### OBJECTIVE:
Reproduce the material below word for word, leaving out the pictures.

-- -- --

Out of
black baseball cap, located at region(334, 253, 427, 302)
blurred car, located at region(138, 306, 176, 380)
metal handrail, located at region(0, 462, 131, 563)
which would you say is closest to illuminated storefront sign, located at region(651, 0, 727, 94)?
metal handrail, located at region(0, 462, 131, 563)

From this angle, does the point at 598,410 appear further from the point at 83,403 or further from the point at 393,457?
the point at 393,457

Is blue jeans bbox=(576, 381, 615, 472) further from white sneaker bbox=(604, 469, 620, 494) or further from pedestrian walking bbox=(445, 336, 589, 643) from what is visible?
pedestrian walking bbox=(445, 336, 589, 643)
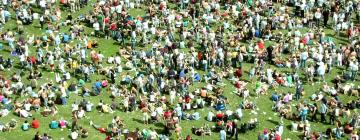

-- -- --

### IN RESPONSE:
Out of
black baseball cap, located at region(334, 253, 427, 302)
blurred car, located at region(138, 306, 176, 380)
metal handrail, located at region(0, 462, 131, 563)
which would you say is closest to illuminated storefront sign, located at region(651, 0, 727, 94)?
metal handrail, located at region(0, 462, 131, 563)

From this angle, does the point at 598,410 appear further from the point at 83,403 or further from the point at 393,457?
the point at 393,457

Is blue jeans bbox=(576, 381, 615, 472) further from white sneaker bbox=(604, 469, 620, 494) or further from pedestrian walking bbox=(445, 336, 589, 643) from what is visible?
pedestrian walking bbox=(445, 336, 589, 643)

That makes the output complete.